Hiking through History

A blog post by JMM Executive Director Marvin Pinkert. You can read more posts by Marvin here.


Billy Goat Trail in Great Falls, MD – one of my favorite places to hike.

It’s that time of year. Our wanderlust leads us to unexplored spaces. A straight line may be the shortest distance between two points – but then you’ll miss all the scenery. Some like to wander through mountains, some like to meander down a beach, but my favorite place to go hiking is through the pages of history. If you let yourself stray off the main path, there’s no telling what surprises you might find. I thought I would share some of the twists and turns I’ve recently experienced.

Three weeks ago, I was preparing to speak at the Museum of Howard County History (MHCH) in Ellicott City. My topic was the history of the Jews of Howard County and the MHCH had actually prepared a small exhibit on this topic in 2016. The exhibit included the agricultural colony of Yaazor. Zig. Technically speaking Yaazor was located in the Woodlawn community of Baltimore County but it was pretty close to the Howard County line. I asked Lorie if we had anything in the archives on Yaazor. She presented me with a paper on the colony written by BHU student Deborah Silberman in 1983. Zag.

Men at the Jewish Colony of Yaazor, 1917. JMM 1993.28.1.

The paper contained an amazing story from the son of the community’s shochet who said that during Prohibition his father slaughtered chickens by day and (to make a living) brewed bootlegged whiskey at night. The son goes on to report that when “I was thirteen years old in 1928 when the Catonsville Police came to my home and pointed their guns at my father… the police allowed him to write a note asking a neighbor to care for our farm, but the message, written in Russian, actually asked the colonist to destroy the still.

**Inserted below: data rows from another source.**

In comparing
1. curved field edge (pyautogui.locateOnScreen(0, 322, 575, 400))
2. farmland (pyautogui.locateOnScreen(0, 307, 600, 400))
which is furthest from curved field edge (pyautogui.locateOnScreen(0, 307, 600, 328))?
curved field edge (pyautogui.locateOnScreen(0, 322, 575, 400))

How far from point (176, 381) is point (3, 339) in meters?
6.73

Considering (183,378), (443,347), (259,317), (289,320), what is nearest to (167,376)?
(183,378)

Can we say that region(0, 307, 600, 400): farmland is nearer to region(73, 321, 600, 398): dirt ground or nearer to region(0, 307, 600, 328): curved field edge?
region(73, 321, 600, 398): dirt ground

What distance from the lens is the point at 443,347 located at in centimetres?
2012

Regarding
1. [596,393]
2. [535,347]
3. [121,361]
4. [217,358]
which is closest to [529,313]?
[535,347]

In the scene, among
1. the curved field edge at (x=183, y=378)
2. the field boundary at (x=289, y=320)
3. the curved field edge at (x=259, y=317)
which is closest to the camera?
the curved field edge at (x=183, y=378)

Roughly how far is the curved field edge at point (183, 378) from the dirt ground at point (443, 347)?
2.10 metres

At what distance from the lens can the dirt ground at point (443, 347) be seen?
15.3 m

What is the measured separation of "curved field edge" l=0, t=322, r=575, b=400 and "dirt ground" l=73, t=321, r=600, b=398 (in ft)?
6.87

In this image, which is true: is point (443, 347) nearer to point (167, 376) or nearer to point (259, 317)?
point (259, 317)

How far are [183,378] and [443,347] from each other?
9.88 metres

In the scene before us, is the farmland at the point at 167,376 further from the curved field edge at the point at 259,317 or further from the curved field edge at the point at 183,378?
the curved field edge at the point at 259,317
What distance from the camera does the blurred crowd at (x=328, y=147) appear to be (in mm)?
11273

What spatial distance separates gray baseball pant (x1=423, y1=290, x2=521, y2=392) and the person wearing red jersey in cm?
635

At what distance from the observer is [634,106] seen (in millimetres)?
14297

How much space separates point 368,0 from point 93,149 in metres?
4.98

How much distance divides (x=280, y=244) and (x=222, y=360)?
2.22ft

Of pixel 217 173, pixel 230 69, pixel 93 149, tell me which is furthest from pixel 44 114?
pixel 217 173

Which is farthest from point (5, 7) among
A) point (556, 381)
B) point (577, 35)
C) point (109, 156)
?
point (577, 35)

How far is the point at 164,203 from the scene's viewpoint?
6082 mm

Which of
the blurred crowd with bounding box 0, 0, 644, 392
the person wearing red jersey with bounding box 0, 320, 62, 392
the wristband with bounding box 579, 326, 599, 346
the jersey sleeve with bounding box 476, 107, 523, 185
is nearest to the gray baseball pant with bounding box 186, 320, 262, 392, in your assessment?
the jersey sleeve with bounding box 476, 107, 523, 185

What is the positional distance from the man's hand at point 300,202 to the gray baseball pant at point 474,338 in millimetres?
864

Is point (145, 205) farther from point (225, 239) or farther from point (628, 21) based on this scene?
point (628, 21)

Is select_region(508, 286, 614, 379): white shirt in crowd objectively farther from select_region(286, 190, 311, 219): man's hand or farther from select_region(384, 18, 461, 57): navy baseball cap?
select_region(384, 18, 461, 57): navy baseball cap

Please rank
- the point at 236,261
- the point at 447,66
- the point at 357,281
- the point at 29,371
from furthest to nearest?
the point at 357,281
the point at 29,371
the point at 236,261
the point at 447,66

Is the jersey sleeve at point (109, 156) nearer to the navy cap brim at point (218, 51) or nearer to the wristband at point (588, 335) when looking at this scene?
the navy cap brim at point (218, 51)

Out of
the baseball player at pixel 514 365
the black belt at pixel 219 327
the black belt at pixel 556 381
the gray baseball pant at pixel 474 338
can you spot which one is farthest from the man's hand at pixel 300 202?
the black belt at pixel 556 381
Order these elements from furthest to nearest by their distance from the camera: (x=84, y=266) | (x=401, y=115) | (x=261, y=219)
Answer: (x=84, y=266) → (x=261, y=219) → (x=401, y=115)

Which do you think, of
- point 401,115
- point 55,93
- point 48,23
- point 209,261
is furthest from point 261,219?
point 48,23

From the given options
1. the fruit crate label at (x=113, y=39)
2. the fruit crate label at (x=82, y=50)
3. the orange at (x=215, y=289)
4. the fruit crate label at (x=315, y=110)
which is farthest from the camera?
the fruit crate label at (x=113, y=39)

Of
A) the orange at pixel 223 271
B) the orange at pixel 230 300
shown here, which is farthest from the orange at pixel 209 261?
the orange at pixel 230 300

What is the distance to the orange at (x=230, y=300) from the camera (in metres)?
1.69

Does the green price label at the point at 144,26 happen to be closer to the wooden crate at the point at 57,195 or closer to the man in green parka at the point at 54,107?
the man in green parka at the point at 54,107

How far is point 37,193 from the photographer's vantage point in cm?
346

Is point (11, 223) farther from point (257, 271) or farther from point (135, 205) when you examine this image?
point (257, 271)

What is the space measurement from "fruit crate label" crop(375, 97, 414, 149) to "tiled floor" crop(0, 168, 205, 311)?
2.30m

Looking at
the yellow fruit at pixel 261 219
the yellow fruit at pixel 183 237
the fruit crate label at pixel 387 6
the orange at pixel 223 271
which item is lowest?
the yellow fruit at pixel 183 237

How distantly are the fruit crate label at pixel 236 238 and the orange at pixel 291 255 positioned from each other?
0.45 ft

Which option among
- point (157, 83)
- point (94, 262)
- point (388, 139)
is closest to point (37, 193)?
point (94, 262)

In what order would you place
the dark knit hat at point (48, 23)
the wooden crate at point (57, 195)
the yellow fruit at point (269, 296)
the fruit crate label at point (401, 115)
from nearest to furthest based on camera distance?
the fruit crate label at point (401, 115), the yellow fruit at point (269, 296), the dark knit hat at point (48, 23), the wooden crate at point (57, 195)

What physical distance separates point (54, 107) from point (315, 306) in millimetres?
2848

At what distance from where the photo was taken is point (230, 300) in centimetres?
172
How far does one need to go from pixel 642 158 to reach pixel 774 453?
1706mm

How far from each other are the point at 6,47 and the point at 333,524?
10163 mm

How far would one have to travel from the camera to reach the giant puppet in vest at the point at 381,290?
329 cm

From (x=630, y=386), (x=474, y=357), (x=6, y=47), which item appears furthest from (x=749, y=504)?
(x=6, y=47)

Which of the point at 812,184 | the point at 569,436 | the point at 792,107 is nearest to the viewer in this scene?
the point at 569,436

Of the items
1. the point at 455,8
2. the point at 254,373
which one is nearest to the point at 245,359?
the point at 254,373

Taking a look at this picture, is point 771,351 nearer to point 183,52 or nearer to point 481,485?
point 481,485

Some hikes actually take me across a bridge from one topic to another. Two weeks ago, I was getting ready for an interactive discussion of American immigration laws and the Jewish experience at B’nai Israel (as part of their annual Shavuot Limmud program). My plan was to use primary sources to tell the story. I thought, what better place to begin than Emma Lazarus’ poem The New Colossus, contrasting its call to send us “wretched refuse” with recent proposals from WhiteHouse.gov for “merit-based” immigration. Then it hit me – what if some in the audience don’t understand the reference to “Colossus.” Zig. With the reduction in history education in elementary school, it seemed that it was no longer a safe bet that everyone knew the Seven Wonders of the World. For a quick refresher, I looked up the “old Colossus” (i.e. the Colossus of Rhodes) in Wikipedia. Zag.

I was vaguely aware that the Colossus of Rhodes had collapsed in an earthquake just 54 years after it was built, but it never had crossed my mind as to what happened next. Imagine my surprise when I read this:

The same story is recorded by Bar Hebraeus, … “And a great number of men hauled on strong ropes which were tied round the brass Colossus which was in the city and pulled it down. And they weighed from it three thousand loads of Corinthian brass, and they sold it to a certain Jew from Emesa” (the Syrian city of Homs). Theophanes is the sole source of this account and all other sources can be traced to him.

It appears that, according to Theophanes, a 7th century Jewish scrap dealer used 900 camels to cart away the statues remains and recycle them. I didn’t end up using this anecdote at Limmud but it may make a feature appearance at the opening of the Scrap Yard exhibit in October.

Finally, there are times when you feel truly lost in the woods but being lost is not necessarily a bad thing. I was helping prepare the script for our upcoming showcase exhibit, Redeemable: Baltimore’s $2 Bill and the Making of American Currency. The featured artifact in the exhibit is a $2 bill signed by revolutionary patriot, Benjamin Levy. I thought that the easiest panel to write would be the biography of Mr. Levy. After all, nearly every website (including JMM’s) credits him with being the first permanent Jewish settler in Baltimore (1773) Zig. But the question I found debated on the web was whether Benjamin Levy was truly Jewish?

The question is not as absurd as it sounds. A genealogy search revealed that both Benjamin and his wife Rachel had been born into a prominent New York Jewish family (and it appears that they were cousins). While in one sense this settled the matter, it still left open the question of whether they were practicing Jews. One site that questioned their affiliation mentioned that they were buried in an Episcopal cemetery. However, further research revealed that when Rachel died in 1794 there wasn’t a Jewish cemetery in Baltimore – the first wasn’t created until 1797. And though Benjamin dies in 1802, perhaps he had expressed a strong preference to be buried beside his wife. Zag. Further exploration in Jacob Rader Marcus’ expansive history, United States Jewry 1776 -1985, led to a realization that of the Levy’s five children, two married outside the faith and the other three remained unmarried. By the fourth generation in America, there were no Jewish descendants of Benjamin and Rachel Levy.

The trails of history are endless. I encourage you to explore them this summer. I can’t think of a better trailhead than the Jewish Museum of Maryland.